El norte de Costa de Marfil es país de sabana — plano, seco, el polvo del harmattan posándose sobre todo en diciembre, los mangos llegando de Mali en camiones que paran en Korhogo a cargar combustible y los conductores durmiendo bajo sus vehículos. Llegué en autobús nocturno desde Abidján, que te deja en una gare routière que ya está completamente operativa a las cinco de la mañana: mototaxis al ralentí, mujeres con bandejas de huevos duros y cacahuetes, hombres con largos boubous caminando rápido hacia la mezquita para la oración del fajr. Korhogo es una ciudad senufo, y los Senufo han mantenido una tradición artística que es tanto genuinamente antigua como genuinamente viva — esto no es una situación de museo del patrimonio. La tela, el bronce y la madera que salen de los pueblos alrededor de la ciudad se están fabricando ahora, para uso y para venta, por personas que aprendieron las técnicas de sus padres y abuelos.
El pueblo de Fakaha, a unos veinte kilómetros del centro de la ciudad por un camino de laterita, es donde se fabrica el toile de Korhogo. La tela — grueso algodón tejido a mano pintado con pigmento negro extraído de plantas — lleva diseños geométricos y figurativos específicos del vocabulario visual senufo: antílopes, lagartos, cazadores, máscaras ceremoniales. Los talleres allí son asuntos abiertos y pausados donde los tejedores trabajan telares de suelo y los pintores aplican diseños con pinceles de caña cortada, y donde se muestra el proceso a los visitantes sin teatro ni actuación. Observé trabajar a un pintor durante una hora, y la concentración era total: cada trazo aplicado de memoria, cada figura repetida con ligeras variaciones que gradualmente entendí eran intencionales.

Los fundidores de bronce trabajan en un recinto cerca del mercado central donde el calor de los hornos es algo físico en lo que entras. El proceso de cera perdida utilizado aquí no ha cambiado esencialmente desde la técnica que produjo los pesos de bronce y figurillas ahora en museos europeos: modelo de cera, molde de arcilla, bronce líquido vertido dentro. Lo que sale son pequeñas figuras — animales, jinetes, cazadores — que tienen un peso y una densidad que ninguna reproducción turística ha captado nunca del todo.
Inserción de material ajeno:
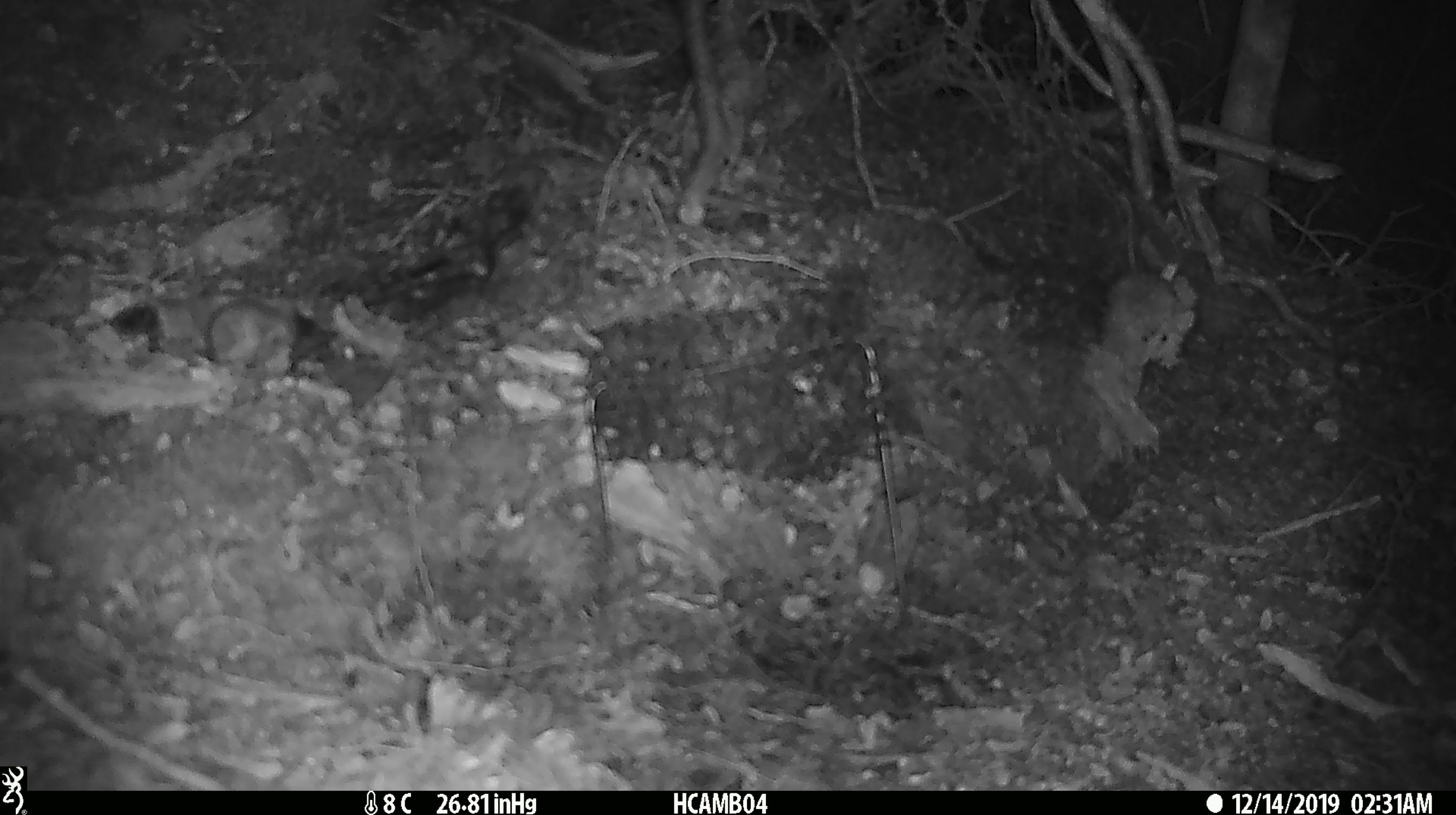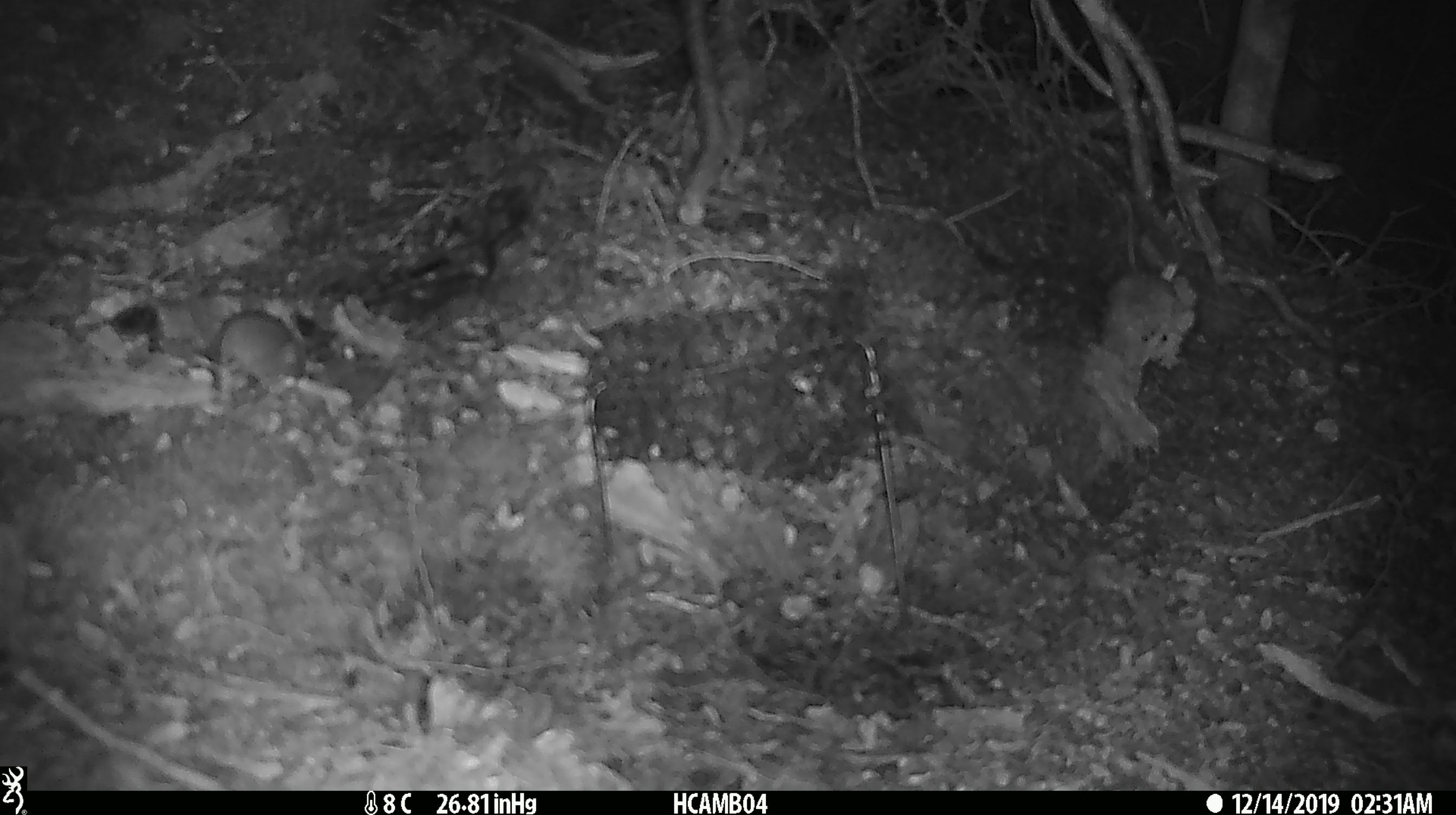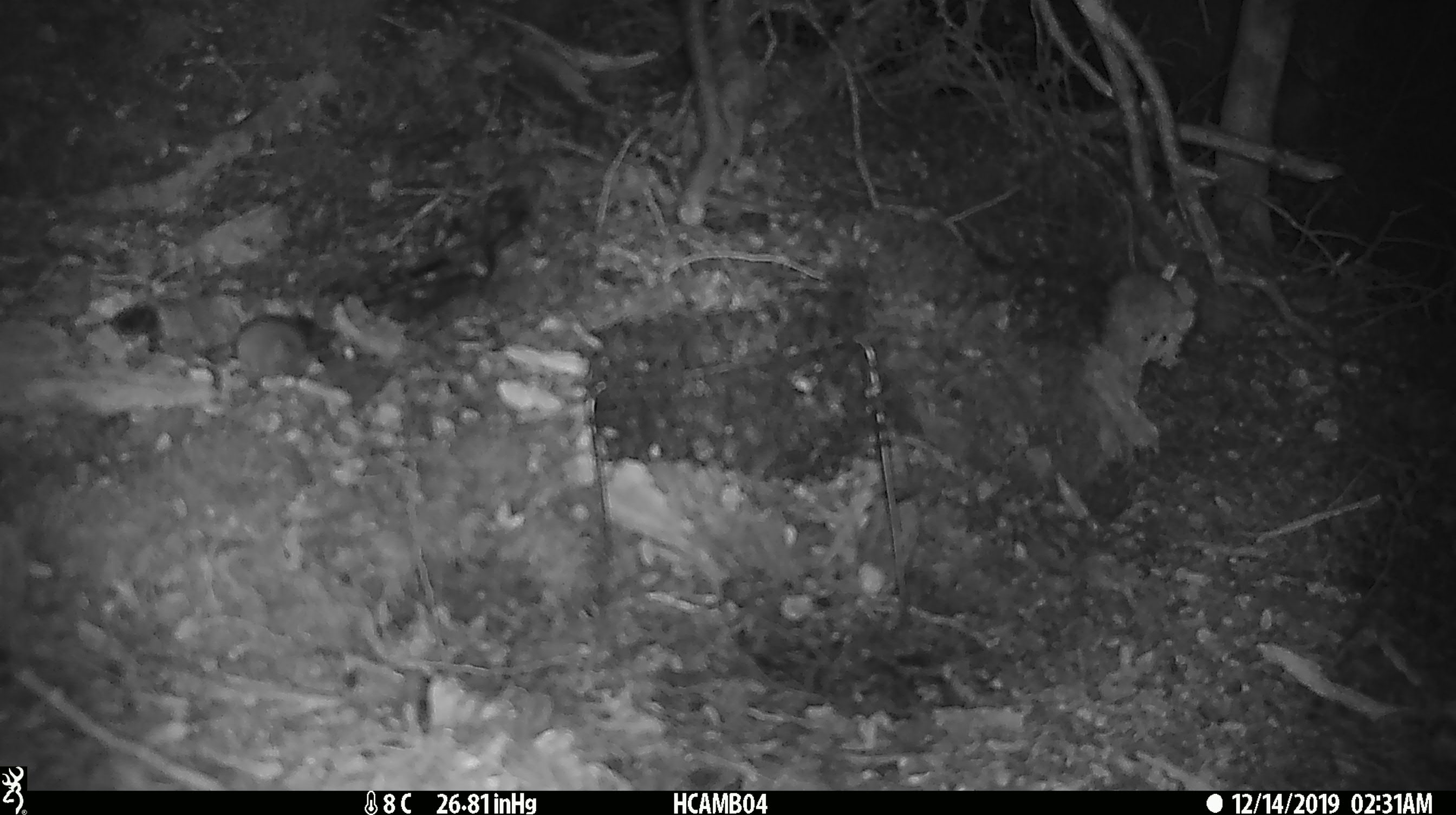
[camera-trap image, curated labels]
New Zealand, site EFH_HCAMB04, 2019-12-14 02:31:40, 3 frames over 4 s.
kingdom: Animalia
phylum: Chordata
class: Mammalia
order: Rodentia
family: Muridae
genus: Mus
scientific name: Mus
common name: mouse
El propio mercado es enorme y abarca desde repuestos de motocicletas hasta gallinas vivas, pero la sección artesanal cerca de la esquina noroeste tiene las figuras de bronce junto a amuletos de hierro, instrumentos de calabaza y máscaras de varias tradiciones.
El campo alrededor de Korhogo — sabana plana con árboles de karité dispersos y el ocasional baobab — recompensa los paseos de primera hora de la mañana cuando la luz es dorada y plana y puedes ver los termiteros proyectando largas sombras. El bosque sagrado Poro, donde tienen lugar las ceremonias de iniciación masculina senufo, está cerrado a los forasteros, y la prohibición de entrada se toma en serio. Esto no es una curiosidad — es un espacio religioso activo, y el límite es apropiado.

Cuando ir: Noviembre a febrero es el período más cómodo en el norte — seco, con noches frescas y temperaturas diurnas manejables. La temporada del mango de marzo a mayo aporta una energía diferente al mercado. Evitar de junio a septiembre cuando las lluvias ablandan los caminos de laterita hacia las aldeas artesanas.